The repair of X-ray induced chromosomal damage in trisomy 2-and normal diploid lymphocytes

Abstract

The frequency of chromosomal aberrations produced by X-rays is greater in lymphocytes cultured from trisomy 21 patients (Down's syndrome) than from normal diploid donors. This increase, which can be detected by a micronucleus assay for chromosomal damage, was postulated by us to result from a defect in the rejoining system which repairs chromosomal breaks. The postulated defect would result in a longer rejoining time, therapy permitting more movement of broken ends and thus enhancing the frequency of exchanges. To test this possibility, the time required for the rejoining (repair) of chromosome breaks was measured in lymphocytes from five Down's syndrome (four trisomy 21 and one D/G translocation partial trisomy 21) donors, from a monosomy 21 donor, and from five diploid donors.
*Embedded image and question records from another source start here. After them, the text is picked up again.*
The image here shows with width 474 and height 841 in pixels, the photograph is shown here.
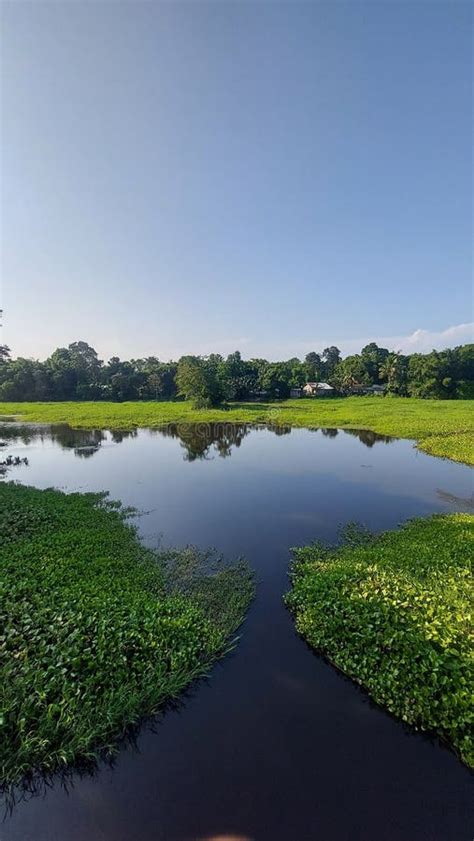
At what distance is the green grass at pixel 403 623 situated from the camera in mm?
4781

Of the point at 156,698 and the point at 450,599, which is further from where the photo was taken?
the point at 450,599

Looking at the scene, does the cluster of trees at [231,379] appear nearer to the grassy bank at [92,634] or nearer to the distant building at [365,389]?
the distant building at [365,389]

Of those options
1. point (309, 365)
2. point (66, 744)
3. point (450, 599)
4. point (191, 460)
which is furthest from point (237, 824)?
point (309, 365)

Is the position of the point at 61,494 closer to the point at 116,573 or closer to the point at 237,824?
the point at 116,573

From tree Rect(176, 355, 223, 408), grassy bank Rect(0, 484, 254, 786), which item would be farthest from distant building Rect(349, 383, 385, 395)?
grassy bank Rect(0, 484, 254, 786)

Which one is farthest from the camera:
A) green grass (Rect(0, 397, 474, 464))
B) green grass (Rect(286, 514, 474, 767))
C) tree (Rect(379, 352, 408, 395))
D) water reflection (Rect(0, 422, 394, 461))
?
tree (Rect(379, 352, 408, 395))

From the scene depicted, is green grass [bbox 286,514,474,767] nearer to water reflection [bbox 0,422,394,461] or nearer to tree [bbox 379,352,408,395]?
water reflection [bbox 0,422,394,461]

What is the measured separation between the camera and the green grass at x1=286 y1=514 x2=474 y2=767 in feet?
15.7

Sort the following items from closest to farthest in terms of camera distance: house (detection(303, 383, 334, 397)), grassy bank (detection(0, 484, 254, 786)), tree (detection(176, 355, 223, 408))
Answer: grassy bank (detection(0, 484, 254, 786)) → tree (detection(176, 355, 223, 408)) → house (detection(303, 383, 334, 397))

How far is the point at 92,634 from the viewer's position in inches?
226

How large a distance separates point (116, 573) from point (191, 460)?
12.5 meters

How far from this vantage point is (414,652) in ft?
17.1

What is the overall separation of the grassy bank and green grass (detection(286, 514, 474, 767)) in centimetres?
177

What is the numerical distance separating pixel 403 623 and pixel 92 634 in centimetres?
498
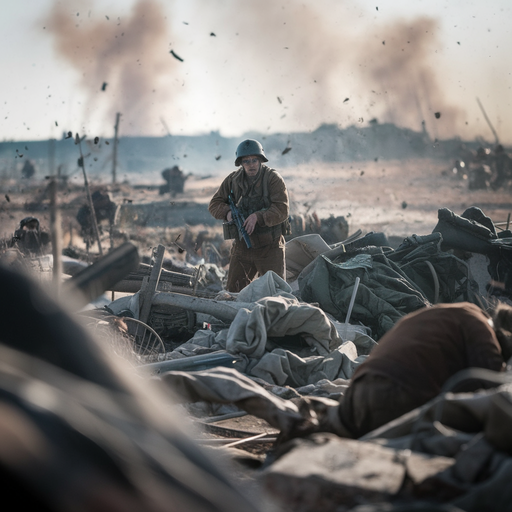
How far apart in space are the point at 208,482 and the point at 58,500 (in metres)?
0.24

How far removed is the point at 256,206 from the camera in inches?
291

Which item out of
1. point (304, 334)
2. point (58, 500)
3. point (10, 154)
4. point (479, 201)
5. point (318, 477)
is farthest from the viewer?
point (10, 154)

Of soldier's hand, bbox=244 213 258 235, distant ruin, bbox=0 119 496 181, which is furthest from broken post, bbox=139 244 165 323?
distant ruin, bbox=0 119 496 181

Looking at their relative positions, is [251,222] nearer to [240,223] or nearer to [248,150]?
[240,223]

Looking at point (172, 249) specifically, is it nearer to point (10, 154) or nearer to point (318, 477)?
point (318, 477)

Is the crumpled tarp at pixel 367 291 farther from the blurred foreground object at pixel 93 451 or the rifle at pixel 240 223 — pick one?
the blurred foreground object at pixel 93 451

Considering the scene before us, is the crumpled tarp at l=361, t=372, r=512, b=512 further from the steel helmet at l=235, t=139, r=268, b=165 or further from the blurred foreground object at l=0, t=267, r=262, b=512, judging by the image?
the steel helmet at l=235, t=139, r=268, b=165

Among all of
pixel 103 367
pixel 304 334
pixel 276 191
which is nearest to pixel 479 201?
pixel 276 191

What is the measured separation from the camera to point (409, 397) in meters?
2.60

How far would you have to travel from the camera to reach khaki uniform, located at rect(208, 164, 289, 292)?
734cm

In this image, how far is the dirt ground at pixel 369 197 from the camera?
21938 mm

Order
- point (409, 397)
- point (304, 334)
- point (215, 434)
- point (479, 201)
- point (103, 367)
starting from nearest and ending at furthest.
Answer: point (103, 367)
point (409, 397)
point (215, 434)
point (304, 334)
point (479, 201)

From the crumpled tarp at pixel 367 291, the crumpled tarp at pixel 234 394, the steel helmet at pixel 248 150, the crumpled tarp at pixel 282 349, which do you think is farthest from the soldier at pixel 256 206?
the crumpled tarp at pixel 234 394

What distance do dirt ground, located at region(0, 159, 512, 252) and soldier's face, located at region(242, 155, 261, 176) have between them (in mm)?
7820
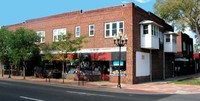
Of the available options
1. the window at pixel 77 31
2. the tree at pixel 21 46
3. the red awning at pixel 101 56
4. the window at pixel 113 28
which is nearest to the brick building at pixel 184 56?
the red awning at pixel 101 56

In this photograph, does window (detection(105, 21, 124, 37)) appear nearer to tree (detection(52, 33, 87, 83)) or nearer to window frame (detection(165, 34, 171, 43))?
tree (detection(52, 33, 87, 83))

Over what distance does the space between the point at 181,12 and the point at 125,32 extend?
1118 centimetres

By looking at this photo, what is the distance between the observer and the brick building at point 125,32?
3052 centimetres

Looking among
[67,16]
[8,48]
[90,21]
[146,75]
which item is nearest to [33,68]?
[8,48]

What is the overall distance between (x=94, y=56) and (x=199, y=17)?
14.6 m

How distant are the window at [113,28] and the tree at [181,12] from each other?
8.58 meters

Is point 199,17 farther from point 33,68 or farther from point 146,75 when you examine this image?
point 33,68

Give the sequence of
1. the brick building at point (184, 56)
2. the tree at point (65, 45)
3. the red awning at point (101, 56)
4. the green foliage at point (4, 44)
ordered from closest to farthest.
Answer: the tree at point (65, 45) → the red awning at point (101, 56) → the green foliage at point (4, 44) → the brick building at point (184, 56)

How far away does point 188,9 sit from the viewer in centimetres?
3594

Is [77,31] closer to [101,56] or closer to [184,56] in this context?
[101,56]

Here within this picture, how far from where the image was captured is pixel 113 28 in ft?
105

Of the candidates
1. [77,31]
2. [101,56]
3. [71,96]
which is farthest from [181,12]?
[71,96]

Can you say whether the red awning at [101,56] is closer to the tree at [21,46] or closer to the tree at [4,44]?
the tree at [21,46]

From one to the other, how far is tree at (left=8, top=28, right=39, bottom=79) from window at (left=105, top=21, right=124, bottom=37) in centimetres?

The rejoining time was reduced in the Down's syndrome lymphocytes in comparison to the normal diploid and monosomy 21 lymphocytes. Thus the repair of chromosome breaks, far from being defective as evidenced by a longer rejoining time in Down's syndrome cells, occurred more rapidly than in normal cells. A mechanism is proposed by which reduced rejoining times would increase aberration frequencies as a consequence of competition between a (hypothetical) error-free repair system and the error-prone repair system that generates chromosomal aberrations. We suggest that the alteration in the rejoining of chromosomal aberrations may underlie the increased susceptibility of people with Down's syndrome to leukemia.